And we shall see what will become of his dreams.'
The museum itself was fantastic, Kayne, an exceptional young actor/guide took us round, involving us over and over again with questions and interactive demonstrations of the civil rights struggle. Fantastic video and audio footage aswell. Towards the end it became slightly macabre - the gun that was recovered, the bullet that killed, the window from which the shot was probably fired, the bloodstain on the concrete, too many artefacts of a 'celebrity' death - and I pulled away from the tour and hid in the bookshop.
After the rains it was good to see the pizza party return around midnight - soaked, but satied. The strom quickly passed, which disappointed the ten or so English guests, who'd spotted a golden opportunity to rekindle some form of blitz spirit.
So desperate were they to dig in for the long haul that they remained huddled like mice in the corner of the lobby long after the storm had turned to heavy drizzle, trapped in a heroic disaster movie of their own making, united excitedly around a couple of apples and a packet of pringles, salvaged from their rooms on the 'unsafe' upper floors.
Tuesday morning - Chicago sparkled and I went to meet my old friend Bridget from Milwaukee, who I first met in Canterbury, when I was a first year undergraduate twenty years ago. She was on a one year exchange programme and although she's been back since I can't think that we've seen each other for fifteen years.
It's amazing to realise that nobody in the industrial world is ever really lost. Facebook, blogs, reuniting websites all make it seemingly possible to re connect with anybody from your past. Its the surveilliance society's secret joy ... hidden treasures in the shape of old friends, unexpectedly reappearing to delight you. In the end we just sat by the Chicago river filled in the gaps, laughed a lot and I couldn't believe how fast afternoon turned to evening. A fantastic day!
Monday, 4 August 2008
We are a motley crew of road trippers who've come north from Indianapolis.
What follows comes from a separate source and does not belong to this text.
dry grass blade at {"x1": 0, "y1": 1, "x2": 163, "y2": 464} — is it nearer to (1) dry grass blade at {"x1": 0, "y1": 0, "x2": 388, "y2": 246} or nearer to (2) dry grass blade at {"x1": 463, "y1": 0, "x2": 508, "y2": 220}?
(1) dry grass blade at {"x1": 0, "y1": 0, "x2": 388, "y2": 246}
Bride and groom - Matt & Aida, Maid of honour - Federica, her non-English speaking parents - Gianni and Bruna, myself and a plastic Elvis which has been attached to the windscreen to guide us in times of trouble.
Gianni is the numero uno Elvis fan del mundo and in a couple of days we'll be turning back south for Memphis, a pilgrimage he's been waiting 58 years to make and that he can't even think about without tears appearing in his eyes. When my poor Italian runs out we sing softly to each other. Love me Tender, Suspicious Mind, In the Ghetto etc etc. It has already become the universal language of the road.
The wedding was a great success, although it all went by in a bit of a blur. The main focus for all of us was keeping Matt and Aida on track to have the best day of their lives, whilst making sure we paid due respect to each of the cultural traditions and expectations in play. Still if anybody wants to ask me how to stage manage a American, Italian, Eritrean, British Catholic wedding in Indiana - I think I may have just become the world's leading expert? ... at the very least I feel I could crack out a Ph.d from the experience. The main thing is that Matt and Aida are very, very happy - so from that point of view mission accomplished.
Remarkably twenty minutes after I broke away from the main party tonight (a timely quest for a bit of private contemplation after ten days of complete co-habitation) the storm rolled in. The rest of the crew went looking for pizza, whilst I was intercepted by a police car as I headed for a lake shore stroll and told in no uncertain terms to take cover. Sirens began going off and I just about made it in doors before the eye came rolling over downtown.
It's a very dramatic end to the day!